§ BRIEF 1:
In the IDP workflow article, what is the process of determining the start and end of a scanned document called?
§ BRIEF 2:
Continue the IDP workflow article from its last sentence.

§ SUPPLIED TEXT:
□ □ □ □ □

This article aims to dive a little deeper into how to measure productivity in an IDP solution. The principles introduced here are generic and can be applied to any system. However, we use a Kofax/KTM platform to provide specific examples.
If you haven’t read the introductory post about the framework, I strongly recommend reviewing it before reading this post.
A typical IDP workflow
We already discussed what an IDP solution is trying to solve. It’s a workflow of attended modules and unattended services that enables processing documents. The flow below depicts a typical workflow:
Document Ingestion
Documents, in the form of the email body, email attachments, scanned paper, faxes, file imports, etc., are ingested and imported into the system and kickstart the workflow.
Classifiaction Service
A classifier runs a pre-trained model on documents in this service to predict whether a document belongs to pre-defined buckets. A real example would be classifying documents received in a mailbox to correspondents, application forms, supporting documents, etc.
If documents were scanned as paper, an additional classifier is run to determine the start and end of a document. The process of determining the start and end of a document is called separation.
Document Review
When the classifier is not confident about a document, it will flag it and send it to document review for a human to review the results. Humans can change classes, merge, split or even delete documents and pages in this module.
Extraction Service
The next step in a typical flow is the extraction service. Any AI, algorithm, formatters, validation rule or custom logic is executed as part of this service to extract values for your predefined fields.
Validation
If a document contains a field that the system was not confident about its value, it will route the document to the Validation module for human review. Humans will review all the unconfident fields and either confirm a value extracted by the system or retype the correct value.
Export
The last step is to hand over the document and its associated metadata to a downstream system/s performed by the Export service.
Quality Control
Documents can end up in this module either by the automatic rejection of unattended services or by a human in one of the attended modules. Either way, the sheer routing of a document to this module means something has gone wrong and needs further review and action by a human.
A senior resource usually works in this module to resolve the exceptions.

□ □ □ □ □

Scene question records

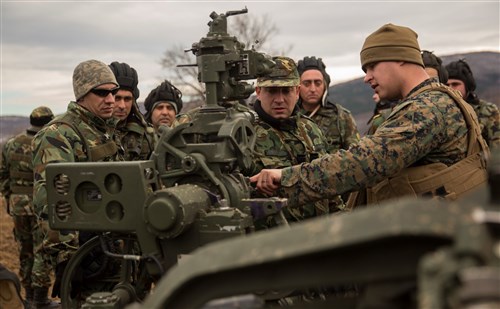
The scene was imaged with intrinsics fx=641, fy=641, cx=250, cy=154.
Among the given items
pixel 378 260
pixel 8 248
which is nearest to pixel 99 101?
pixel 378 260

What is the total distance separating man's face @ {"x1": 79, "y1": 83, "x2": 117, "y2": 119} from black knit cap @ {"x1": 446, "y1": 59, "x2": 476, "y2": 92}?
6.04 metres

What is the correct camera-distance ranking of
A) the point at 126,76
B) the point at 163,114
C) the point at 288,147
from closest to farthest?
1. the point at 288,147
2. the point at 126,76
3. the point at 163,114

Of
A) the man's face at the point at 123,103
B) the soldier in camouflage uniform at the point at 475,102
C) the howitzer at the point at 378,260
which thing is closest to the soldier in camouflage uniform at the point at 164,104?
the man's face at the point at 123,103

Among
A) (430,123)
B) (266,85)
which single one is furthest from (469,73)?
(430,123)

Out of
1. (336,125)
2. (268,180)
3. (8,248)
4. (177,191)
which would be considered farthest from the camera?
(8,248)

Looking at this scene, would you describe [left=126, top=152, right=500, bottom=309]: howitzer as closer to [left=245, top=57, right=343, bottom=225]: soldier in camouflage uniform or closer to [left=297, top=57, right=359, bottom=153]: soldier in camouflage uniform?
[left=245, top=57, right=343, bottom=225]: soldier in camouflage uniform

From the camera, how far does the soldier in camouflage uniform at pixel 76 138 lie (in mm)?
4738

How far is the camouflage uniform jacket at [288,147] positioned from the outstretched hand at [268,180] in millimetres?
1011

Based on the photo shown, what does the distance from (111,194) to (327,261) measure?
2.07m

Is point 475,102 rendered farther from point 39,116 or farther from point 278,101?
point 39,116

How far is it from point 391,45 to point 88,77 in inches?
105

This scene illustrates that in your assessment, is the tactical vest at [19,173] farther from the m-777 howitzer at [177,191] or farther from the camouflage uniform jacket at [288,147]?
the m-777 howitzer at [177,191]

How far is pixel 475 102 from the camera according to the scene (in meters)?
9.84

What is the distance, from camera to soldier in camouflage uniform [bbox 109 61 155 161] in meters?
7.26
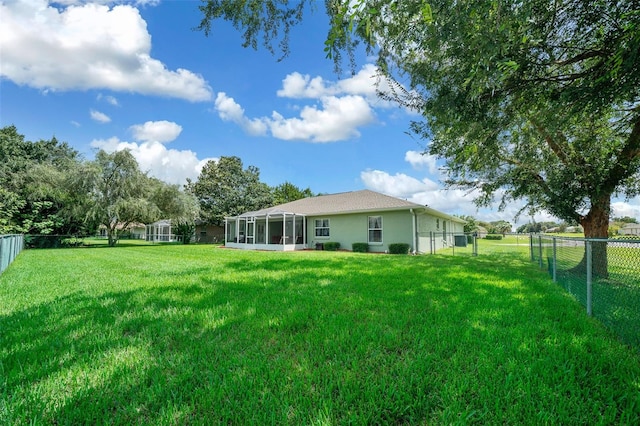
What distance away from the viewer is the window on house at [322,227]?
19.2m

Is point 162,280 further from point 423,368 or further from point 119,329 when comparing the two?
point 423,368

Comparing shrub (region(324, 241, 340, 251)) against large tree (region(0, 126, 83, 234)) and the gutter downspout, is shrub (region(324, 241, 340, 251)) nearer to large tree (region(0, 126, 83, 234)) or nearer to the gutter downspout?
the gutter downspout

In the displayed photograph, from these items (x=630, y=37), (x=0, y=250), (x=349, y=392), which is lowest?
(x=349, y=392)

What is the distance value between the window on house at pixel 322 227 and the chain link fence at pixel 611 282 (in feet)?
46.4

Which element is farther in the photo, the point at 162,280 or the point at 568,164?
the point at 568,164

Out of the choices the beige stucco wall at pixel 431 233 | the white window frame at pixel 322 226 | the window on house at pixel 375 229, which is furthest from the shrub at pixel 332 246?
the beige stucco wall at pixel 431 233

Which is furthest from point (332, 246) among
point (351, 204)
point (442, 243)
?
point (442, 243)

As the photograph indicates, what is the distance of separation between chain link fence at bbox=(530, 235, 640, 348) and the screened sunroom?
14.2 meters

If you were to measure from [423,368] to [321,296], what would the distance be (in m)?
2.62

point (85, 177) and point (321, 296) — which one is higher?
point (85, 177)

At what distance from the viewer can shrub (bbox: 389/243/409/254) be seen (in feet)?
49.4

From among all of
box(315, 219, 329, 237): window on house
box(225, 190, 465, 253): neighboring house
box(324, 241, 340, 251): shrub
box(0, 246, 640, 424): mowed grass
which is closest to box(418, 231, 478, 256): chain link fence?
box(225, 190, 465, 253): neighboring house

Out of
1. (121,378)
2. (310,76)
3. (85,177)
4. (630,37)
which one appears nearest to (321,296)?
(121,378)

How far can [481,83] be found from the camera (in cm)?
386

□ □ □ □ □

§ EXERCISE RESULT 1:
Separation.

§ EXERCISE RESULT 2:
What values to collect
If you remember from the previous article, the KPI we are interested in is how long it takes to process one document per second of human labour before and after implementing an IDP solution.
Number of Documents
This is the number of documents that went through the export service successfully in a specific time frame.
Cumulative seconds of human labour
This number is the total seconds all the operators spent processing documents in attended modules in a specific time frame. Please note that unattended services must be excluded from this calculation.
The Query
Here is a query you can run against Kofax Analytics for Capture Database. Of course, the idea behind the query applies to other IDP platforms as well.
Select distinct BatchExports.ExportDate
,BatchExports.BatchClassName
,BatchExports.CtExpDoc ExportDocCt
,TotProcSec TotProcSec
from
(SELECT distinct dateadd(day,datediff(day,0,SessionEndTime),0) ExportDate
,BatchClassName
,sum(DocumentCount) CtExpDoc
from
[KAFC_Data].[dbo].[LastVersionOfBatch]
where ModuleName='Export' and [State]='Released'
and SessionEndTime>'2021-01-01' and SessionEndTime<'2021-08-01'
and BatchClassName in ('My BatchClass')
group by dateadd(day,datediff(day,0,SessionEndTime),0) ,BatchClassName) BatchExports
inner join
(select distinct dateadd(day,datediff(day,0,SessionEndTime),0) ProcessDate
,BatchClassName
,sum(DocumentCount) DocCt
,sum(ProcessingSeconds) TotProcSec
from
[KAFC_Data].[dbo].[HistoryOfBatch]
where Operator not in ('Service Accounts/Admin Accounts')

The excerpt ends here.